Morante: (Nazareno y oro) dos descabellos tras estocada precedida de tres pinchazos. Un aviso y palmas; bronca tras dos pinchazos y bajonazo.

Manzanares: (burdeos y azabache) Media estocada y ovación con petición de oreja; Dos pinchazos, uno de ellos hondo. El toro acabo echándose. Ovación tras un aviso.

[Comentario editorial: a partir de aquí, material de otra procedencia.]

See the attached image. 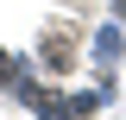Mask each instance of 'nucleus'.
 Wrapping results in <instances>:
<instances>
[{"instance_id":"1","label":"nucleus","mask_w":126,"mask_h":120,"mask_svg":"<svg viewBox=\"0 0 126 120\" xmlns=\"http://www.w3.org/2000/svg\"><path fill=\"white\" fill-rule=\"evenodd\" d=\"M44 63H50V70H69V63H76V51L63 44V38H50V44H44Z\"/></svg>"},{"instance_id":"3","label":"nucleus","mask_w":126,"mask_h":120,"mask_svg":"<svg viewBox=\"0 0 126 120\" xmlns=\"http://www.w3.org/2000/svg\"><path fill=\"white\" fill-rule=\"evenodd\" d=\"M113 19H120V25H126V0H113Z\"/></svg>"},{"instance_id":"2","label":"nucleus","mask_w":126,"mask_h":120,"mask_svg":"<svg viewBox=\"0 0 126 120\" xmlns=\"http://www.w3.org/2000/svg\"><path fill=\"white\" fill-rule=\"evenodd\" d=\"M0 82H13V57H6V51H0Z\"/></svg>"}]
</instances>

Daniel Crespo: (blanco y oro) Estocada baja. Oreja con petición de la segunda; estocada baja. Oreja.


 

Primer festejo de abono de la temporada taurina en El Puerto de Santa María en el que hubo de todo. Daniel Crespo, que tomaba la alternativa de manos de Morante de la Puebla y actuando como testigo José María Manzanares, toreó con gusto, y aunque los toros estaban bastante limitados de fuerza, consiguió demostrar al respetable su buen hacer y su valentía, lo cual propició que saliera por la puerta grande de nuestra Real Plaza.

El de La Puebla del Rio, comenzó la faena a su primer toro con mucho gusto y el arte al que nos tiene acostumbrado, el quite lo hizo por chicuelinas que hicieron las delicias del público presente que llenaba casi tres cuartos de plaza. El segundo toro de su lote tuvo que ser devuelto a los corrales, saliendo a sustituirle uno de Hermanos Sampedro al que no quiso ni mirar. Tras un tercio de varas en el que el animal quedó inutilizado, Morante se limitó a entrar a matar. Tras dos pinchazos y un bajonazo, se organizó una bronca monumental, siendo el torero objeto de abucheos, pitadas e incluso insultos y almohadillazos. Un espectáculo lamentable.

 

José María Manzanares se encontró con el peor lote de la tarde. Aunque el ganado no lo ayudó, el torero alicantino sacó de esos mansos todo lo que pudo, lo cual le fue reconocido desde los tendidos, recibiendo una gran ovación y petición de oreja en su primero y ovación en el quinto de la tarde.